A critical question that remains unexamined is whether dopamine neurons encode the value of affective or socially relevant stimuli in a similar manner. Although such stimuli have subjective value35,36,37, it is unclear whether value is ascribed in the same way as with stimuli representing physical nutrient rewards. Further work is needed to better understand how nutrient rewards are distinguished from affective/social rewards and whether dopamine neurons encode these stimuli in similar ways.
Taken together, these data demonstrate the ability of dopamine neurons to encode subjective value in an instantaneous, trial-by-trial manner. The auction-like BDM mechanism provided an appropriate behavioral mechanism for rapidly revealing the animal’s subjective valuation. The SVR decoder demonstrated that the dopamine signal was capable of predicting the next BDM bids, thus adding to the suggestion of a valid and precise neuronal code for instantaneous subjective value.
Methods
Animal ethics, welfare, and surgical implantation
We used two adult male rhesus monkeys (Macaca mulatta; Monkey V: 11 kg and Monkey U: 17.5 kg) that were born and raised at the Centre for Macaques at Porton Down, UK. This research has been ethically reviewed, approved, regulated and supervised by the following UK and University of Cambridge (UCam) institutions and individuals: UK Home Office, implementing the Animals (Scientific Procedures) Act 1986, Regulations 2012, and represented by the local UK Home Office Inspector, UK Animals in Science Committee, UK National Centre for Replacement, Refinement and Reduction of Animal Experiments (NC3Rs), UCam Animal Welfare and Ethical Review Body (AWERB), UCam Biomedical Service (UBS) Certificate Holder, UCam Welfare Officer, UCam Governance and Strategy Committee, UCam Named Veterinary Surgeon (NVS), and UCam Named Animal Care and Welfare Officer (NACWO).
The two monkeys were housed in adjoining cages and placed on a restricted water regimen calibrated by body weight. Behavioral data were acquired from both animals for a prelusive publication16. Each weekday, we transported the animals to the experimental laboratory in an individually adjusted primate chair (Crist Instruments). Animals sat in this chair for the duration of the daily tests, which never exceeded 5 h. We provided animals with fruit and vegetable enrichment on Friday evening and ad-libitum access to water throughout Friday evening and Saturday.

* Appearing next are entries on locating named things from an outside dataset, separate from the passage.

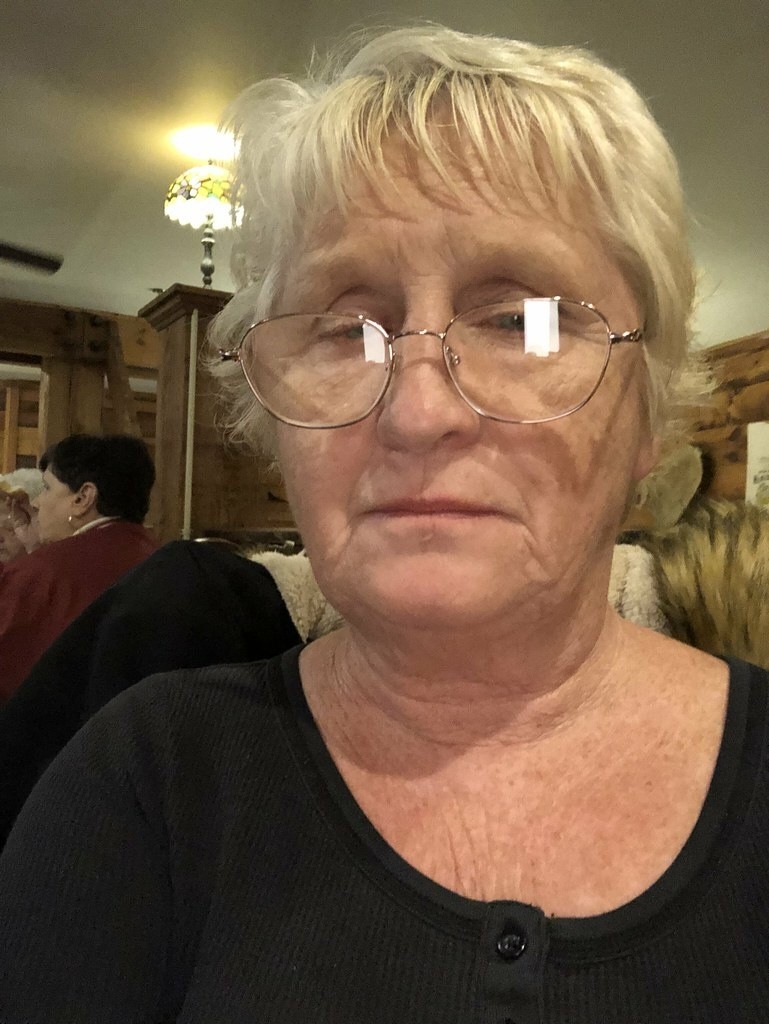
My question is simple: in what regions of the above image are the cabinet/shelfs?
[138,283,304,555]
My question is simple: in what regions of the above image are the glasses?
[216,293,650,432]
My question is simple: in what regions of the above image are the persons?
[0,24,769,1024]
[0,433,162,707]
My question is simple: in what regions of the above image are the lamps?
[164,158,247,288]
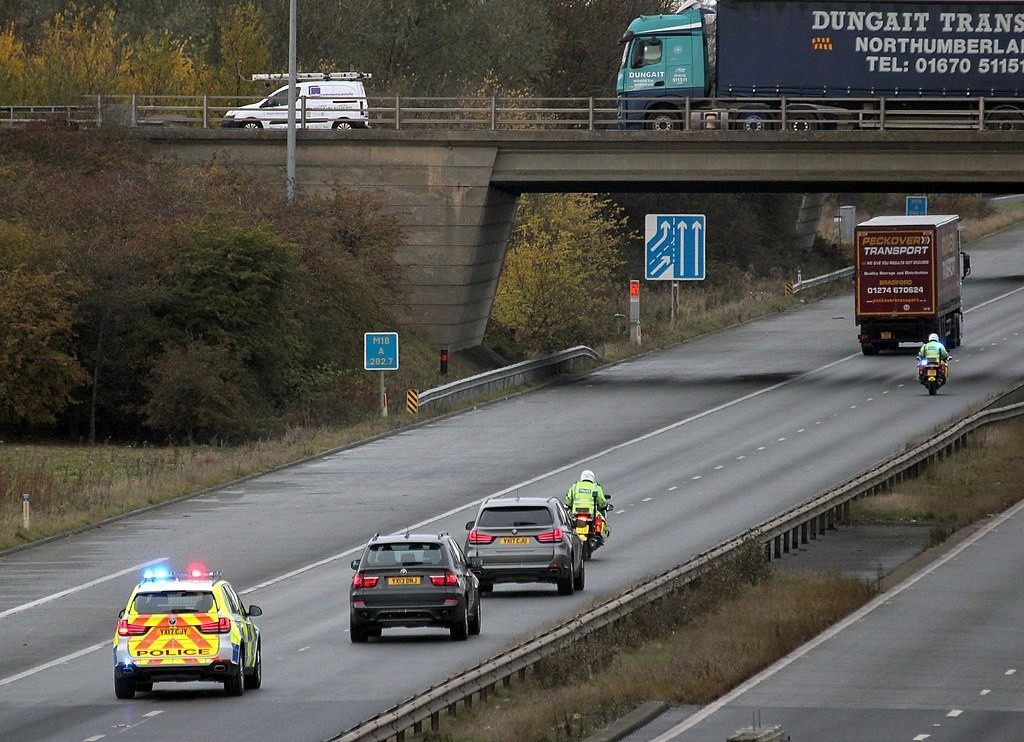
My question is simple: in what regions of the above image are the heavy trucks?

We implanted Monkey U with a titanium headpost (Crist instruments) used for head fixation and later implanted a recording chamber after the headpost had integrated with the bone. For Monkey V, we implanted head-fixation hardware concomitantly with the recording chamber. Chambers were centered on the skull laterally using a stereotaxic head holder and a Kopf stereotaxic manipulator. After recovery from surgery, we drilled craniotomies above recording sites, and chambers were monitored and cleaned daily. Once experiments were completed, recording sites were marked with electrolytic lesions (15–20 µA, 20–60 s). Upon completion of the experiment, we sacrificed the animals by administering an overdose of sodium pentobarbital (90 mg/kg, IV) and subsequently perfused with 4% formalin in 0.1 M phosphate-buffered saline. We confirmed recording positions histologically from 40 µm slices stained with cresyl violet.
Experimental setup
During experiments, animals were head-fixed while seated in a primate chair. All experiments were performed in a dimly lit experimental isolation booth (Crist instruments) to minimize disruption. The monkeys were positioned so that their eyes were ~70 cm from a computer monitor. The joystick lever was attached to the chair and made accessible via ~15 cm2 opening in the front of the chair. Water and juice were delivered through separate spouts positioned ~5 mm from the animal’s mouth. Fluid delivery was controlled by gravity-fed solenoid valves connected to 1 L beakers using silicone tubing. Juice and water delivery valves were calibrated to deliver precise volumes (SD < 0.01 ml). The monkeys were trained to use a custom-made touch-sensitive joystick (Biotronix Workshop, University of Cambridge) to interact with the task displayed on a computer monitor as previously described16. The joystick lever was mounted on the right-hand side of the animal and was only movable forward and backward, resulting in upward and downward movement of the cursor that indicated the monkey’s bid (upward was higher bid). The rightward position of the joystick lever corresponded to the rightward position of the bid cursor on the computer monitor. The constant rightward position of lever movement and bid cursor precluded any side bias in bidding and neuronal responses.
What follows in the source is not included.